[Text]
- - -

Uncommon Common Sense

By Bill Frayer

This email address is being protected from spambots. You need JavaScript enabled to view it.

Moneyball and Your Life

 

Bill-Frayer-2010I am a baseball fan.  I love the game. I like everything about the game: its complexity, its leisurely pace; the diamond green oasis in the middle of a concrete environment; its tradition and legends; the fact that a game takes as long as it takes, without regard for an artificial clock; and even the unpredictability of the umpires who, except for home runs, cannot be overruled by the “instant replay.” Now that it’s February, we all know that pitchers and catchers will be reporting for spring training within a couple of weeks.

- - -

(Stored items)
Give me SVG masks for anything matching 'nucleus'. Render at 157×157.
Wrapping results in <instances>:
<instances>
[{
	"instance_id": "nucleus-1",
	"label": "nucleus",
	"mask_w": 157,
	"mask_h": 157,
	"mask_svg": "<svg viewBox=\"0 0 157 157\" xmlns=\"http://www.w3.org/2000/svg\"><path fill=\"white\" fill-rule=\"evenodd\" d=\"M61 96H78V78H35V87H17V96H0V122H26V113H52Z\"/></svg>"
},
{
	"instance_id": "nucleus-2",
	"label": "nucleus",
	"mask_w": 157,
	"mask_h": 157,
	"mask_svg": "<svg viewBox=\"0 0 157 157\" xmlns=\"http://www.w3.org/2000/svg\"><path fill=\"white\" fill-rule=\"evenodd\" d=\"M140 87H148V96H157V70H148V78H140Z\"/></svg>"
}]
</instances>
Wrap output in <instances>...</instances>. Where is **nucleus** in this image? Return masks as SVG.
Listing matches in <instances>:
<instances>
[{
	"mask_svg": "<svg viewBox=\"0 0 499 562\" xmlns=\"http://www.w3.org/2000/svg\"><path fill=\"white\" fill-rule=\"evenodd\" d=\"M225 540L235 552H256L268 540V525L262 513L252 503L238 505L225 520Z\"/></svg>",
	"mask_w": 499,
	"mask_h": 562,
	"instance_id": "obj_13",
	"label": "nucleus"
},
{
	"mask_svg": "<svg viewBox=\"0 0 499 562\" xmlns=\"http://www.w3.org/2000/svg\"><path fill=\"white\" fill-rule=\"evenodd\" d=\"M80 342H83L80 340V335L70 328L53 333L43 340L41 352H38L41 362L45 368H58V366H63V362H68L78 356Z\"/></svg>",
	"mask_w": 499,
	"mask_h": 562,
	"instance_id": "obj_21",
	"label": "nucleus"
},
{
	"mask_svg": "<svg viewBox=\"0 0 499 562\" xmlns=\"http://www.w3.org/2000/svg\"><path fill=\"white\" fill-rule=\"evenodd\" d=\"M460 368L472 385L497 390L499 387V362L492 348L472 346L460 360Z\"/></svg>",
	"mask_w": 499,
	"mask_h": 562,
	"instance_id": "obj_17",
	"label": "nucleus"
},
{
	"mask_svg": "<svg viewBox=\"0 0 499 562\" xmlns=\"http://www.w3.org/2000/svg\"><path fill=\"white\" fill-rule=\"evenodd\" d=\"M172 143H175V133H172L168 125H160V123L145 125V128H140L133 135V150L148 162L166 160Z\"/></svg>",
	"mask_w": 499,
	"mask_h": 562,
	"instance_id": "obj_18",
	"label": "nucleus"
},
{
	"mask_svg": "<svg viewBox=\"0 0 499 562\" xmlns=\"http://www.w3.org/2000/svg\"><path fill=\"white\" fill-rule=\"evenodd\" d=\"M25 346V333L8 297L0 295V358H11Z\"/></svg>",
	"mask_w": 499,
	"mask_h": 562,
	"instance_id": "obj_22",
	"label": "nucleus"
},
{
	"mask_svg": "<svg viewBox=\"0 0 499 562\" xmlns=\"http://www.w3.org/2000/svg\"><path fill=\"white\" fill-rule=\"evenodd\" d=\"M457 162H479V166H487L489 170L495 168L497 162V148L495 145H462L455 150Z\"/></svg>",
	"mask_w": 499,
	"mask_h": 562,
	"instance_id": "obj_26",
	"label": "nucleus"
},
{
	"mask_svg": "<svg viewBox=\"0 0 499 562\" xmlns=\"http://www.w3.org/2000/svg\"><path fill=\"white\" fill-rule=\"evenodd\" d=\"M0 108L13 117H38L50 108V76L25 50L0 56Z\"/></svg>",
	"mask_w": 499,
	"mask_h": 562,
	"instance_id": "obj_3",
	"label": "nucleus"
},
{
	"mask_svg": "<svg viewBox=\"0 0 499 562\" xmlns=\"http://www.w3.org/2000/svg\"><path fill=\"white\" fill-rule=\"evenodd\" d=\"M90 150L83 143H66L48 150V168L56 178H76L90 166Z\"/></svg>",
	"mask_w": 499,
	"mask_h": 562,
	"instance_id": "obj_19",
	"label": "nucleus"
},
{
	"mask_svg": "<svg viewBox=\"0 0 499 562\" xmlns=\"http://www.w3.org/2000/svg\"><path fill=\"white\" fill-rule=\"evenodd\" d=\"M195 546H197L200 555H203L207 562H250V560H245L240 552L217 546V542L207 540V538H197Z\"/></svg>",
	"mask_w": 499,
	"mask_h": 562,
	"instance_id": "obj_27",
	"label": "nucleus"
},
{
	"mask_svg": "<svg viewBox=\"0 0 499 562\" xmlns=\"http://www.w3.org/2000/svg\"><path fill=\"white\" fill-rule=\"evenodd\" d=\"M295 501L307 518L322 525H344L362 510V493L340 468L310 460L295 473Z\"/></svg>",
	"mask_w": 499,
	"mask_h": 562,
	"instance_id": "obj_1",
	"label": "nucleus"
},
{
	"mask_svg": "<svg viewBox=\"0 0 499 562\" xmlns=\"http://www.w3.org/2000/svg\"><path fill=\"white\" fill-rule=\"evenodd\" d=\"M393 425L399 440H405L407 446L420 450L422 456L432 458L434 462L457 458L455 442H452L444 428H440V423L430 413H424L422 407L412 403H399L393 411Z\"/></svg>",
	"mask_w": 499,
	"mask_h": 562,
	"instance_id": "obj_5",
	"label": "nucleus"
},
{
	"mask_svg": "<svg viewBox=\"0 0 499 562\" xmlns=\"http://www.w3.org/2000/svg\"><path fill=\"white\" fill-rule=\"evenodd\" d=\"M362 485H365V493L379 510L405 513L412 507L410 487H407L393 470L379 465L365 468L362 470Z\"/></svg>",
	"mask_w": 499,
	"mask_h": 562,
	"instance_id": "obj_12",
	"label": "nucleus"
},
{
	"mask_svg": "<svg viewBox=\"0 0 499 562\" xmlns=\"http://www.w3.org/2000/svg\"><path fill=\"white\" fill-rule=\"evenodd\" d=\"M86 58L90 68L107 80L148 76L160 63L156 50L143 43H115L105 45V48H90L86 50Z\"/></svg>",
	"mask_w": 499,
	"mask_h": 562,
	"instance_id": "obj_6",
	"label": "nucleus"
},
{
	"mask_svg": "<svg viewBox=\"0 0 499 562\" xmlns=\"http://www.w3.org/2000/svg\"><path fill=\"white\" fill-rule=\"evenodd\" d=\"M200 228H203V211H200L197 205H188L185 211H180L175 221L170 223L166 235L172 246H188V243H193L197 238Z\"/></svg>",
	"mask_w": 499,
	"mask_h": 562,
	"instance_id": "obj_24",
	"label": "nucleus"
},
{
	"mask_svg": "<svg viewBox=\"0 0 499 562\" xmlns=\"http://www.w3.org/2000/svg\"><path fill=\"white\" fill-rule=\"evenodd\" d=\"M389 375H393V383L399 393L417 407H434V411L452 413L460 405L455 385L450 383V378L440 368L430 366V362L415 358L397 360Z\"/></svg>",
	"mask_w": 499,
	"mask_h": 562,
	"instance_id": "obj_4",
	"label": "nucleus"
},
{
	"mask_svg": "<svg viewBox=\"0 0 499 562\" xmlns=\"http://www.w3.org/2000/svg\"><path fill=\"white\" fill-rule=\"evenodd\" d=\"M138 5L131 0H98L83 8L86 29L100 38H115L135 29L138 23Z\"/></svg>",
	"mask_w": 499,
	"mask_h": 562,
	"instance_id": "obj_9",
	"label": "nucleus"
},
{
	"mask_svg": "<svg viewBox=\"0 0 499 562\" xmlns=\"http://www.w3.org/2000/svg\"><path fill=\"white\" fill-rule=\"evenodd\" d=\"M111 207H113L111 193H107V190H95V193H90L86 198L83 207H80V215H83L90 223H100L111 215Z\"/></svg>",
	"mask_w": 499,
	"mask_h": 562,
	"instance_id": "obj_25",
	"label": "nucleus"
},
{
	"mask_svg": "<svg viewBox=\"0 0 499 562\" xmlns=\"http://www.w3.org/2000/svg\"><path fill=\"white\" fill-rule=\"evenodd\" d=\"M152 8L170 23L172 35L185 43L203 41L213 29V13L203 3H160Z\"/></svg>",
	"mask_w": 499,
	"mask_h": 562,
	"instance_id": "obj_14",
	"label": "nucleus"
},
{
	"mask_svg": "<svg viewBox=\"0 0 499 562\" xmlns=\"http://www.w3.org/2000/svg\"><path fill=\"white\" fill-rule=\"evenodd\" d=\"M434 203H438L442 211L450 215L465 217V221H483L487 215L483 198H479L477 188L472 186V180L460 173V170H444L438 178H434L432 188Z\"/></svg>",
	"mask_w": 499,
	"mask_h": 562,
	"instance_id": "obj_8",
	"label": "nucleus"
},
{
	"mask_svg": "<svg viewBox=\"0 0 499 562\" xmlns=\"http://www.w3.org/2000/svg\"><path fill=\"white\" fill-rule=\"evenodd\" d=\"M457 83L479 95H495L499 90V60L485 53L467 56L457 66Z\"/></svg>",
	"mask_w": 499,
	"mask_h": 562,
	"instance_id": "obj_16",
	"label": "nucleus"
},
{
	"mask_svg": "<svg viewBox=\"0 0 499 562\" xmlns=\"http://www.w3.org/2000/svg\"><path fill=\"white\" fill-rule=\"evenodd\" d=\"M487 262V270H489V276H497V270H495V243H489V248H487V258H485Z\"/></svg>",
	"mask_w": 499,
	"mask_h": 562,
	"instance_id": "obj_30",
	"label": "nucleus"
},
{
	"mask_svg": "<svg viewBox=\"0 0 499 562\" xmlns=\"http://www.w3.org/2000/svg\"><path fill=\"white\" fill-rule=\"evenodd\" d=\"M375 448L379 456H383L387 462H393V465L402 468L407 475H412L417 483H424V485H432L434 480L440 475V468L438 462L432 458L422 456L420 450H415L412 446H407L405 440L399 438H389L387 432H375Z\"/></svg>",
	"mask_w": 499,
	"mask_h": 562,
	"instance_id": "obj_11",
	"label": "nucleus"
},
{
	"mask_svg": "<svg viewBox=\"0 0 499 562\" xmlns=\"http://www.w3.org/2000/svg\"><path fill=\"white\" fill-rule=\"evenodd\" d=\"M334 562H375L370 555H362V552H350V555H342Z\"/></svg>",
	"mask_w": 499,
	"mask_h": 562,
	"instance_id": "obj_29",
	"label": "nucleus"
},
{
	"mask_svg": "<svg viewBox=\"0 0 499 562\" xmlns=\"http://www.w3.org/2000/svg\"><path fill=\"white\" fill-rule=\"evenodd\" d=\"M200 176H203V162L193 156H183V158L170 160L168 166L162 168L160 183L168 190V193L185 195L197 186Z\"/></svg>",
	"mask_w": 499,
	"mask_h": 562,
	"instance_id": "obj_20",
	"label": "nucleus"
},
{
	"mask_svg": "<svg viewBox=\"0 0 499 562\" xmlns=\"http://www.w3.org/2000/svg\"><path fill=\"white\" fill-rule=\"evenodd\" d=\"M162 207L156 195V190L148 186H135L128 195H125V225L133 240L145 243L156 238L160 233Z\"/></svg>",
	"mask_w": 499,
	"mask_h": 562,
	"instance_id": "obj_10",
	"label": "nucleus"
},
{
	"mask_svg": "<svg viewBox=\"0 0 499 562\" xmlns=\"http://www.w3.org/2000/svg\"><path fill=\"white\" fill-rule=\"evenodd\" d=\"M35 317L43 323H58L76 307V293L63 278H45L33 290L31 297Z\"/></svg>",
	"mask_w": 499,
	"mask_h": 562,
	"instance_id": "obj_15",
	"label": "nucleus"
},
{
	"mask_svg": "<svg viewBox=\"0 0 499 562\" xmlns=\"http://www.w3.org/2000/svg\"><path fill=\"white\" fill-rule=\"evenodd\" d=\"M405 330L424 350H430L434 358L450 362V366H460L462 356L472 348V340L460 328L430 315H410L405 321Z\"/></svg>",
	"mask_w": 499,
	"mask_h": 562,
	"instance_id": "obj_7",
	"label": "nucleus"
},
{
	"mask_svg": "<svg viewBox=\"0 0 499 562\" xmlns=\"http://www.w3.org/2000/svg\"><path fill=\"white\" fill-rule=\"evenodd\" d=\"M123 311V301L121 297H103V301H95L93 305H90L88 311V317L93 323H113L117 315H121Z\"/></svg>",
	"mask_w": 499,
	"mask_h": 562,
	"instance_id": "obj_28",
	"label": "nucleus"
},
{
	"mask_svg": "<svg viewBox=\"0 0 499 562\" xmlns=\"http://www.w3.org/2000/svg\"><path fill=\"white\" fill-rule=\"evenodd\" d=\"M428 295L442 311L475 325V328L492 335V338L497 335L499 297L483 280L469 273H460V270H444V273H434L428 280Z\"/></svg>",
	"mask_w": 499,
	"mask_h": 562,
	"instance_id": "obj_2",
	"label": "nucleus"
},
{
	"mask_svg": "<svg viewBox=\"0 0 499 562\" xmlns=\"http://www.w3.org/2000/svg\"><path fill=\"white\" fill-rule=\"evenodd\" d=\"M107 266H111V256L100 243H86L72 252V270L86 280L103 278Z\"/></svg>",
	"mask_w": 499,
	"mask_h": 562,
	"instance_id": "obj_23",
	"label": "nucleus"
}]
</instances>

- - -

[Complete the following]
A. In the baseball column, why does the writer say that pitchers and catchers will be reporting for spring training within a couple of weeks? Answer in one to three sentences.
B. Continue the baseball column from the point where it stops.

[Set of answers]
A. The writer says it because it is now February. By that point, everyone knows spring training is only a couple of weeks away.

B.
Perhaps the most interesting characteristic about baseball is that it is, at its essence, a thinking person’s game.  There is a lot of planning and minute strategy which goes into winning a game.  If you saw the film Moneyball released last fall, you know what I mean.  The film is about Billy Beane, the now-legendary general Manager of the Oakland A’s, a small-market team without as much money as some of the rich teams like the Red Sox and the Yankees.  It is about how Beane used Bill James’ system of sabermetrics to help the A’s win more games.  Sabermetrics relies on evidence garnered from a player’s statistics to make decisions about which players to sign and use in particular positions. 

What made Beane’s approach so controversial is that it used statistics and logic, not intuition and hunch, which went against generations of tradition in professional baseball.  It worked very well, and now many teams subscribe to sabermetric principles.  My beloved Red Sox, who had failed to win a World Series since 1918, adopted Beane’s ideas and won two championships in 2004 and 2007.  The principles are now being applied to making decisions in other professional sports as well. 

Now an interesting question: to what degree might we apply the same approach to making decisions in our own lives?  In other words, in what areas where we tend to use more intuitive or anecdotal methods might we apply logical, statistical decision-making principles to generate better outcomes?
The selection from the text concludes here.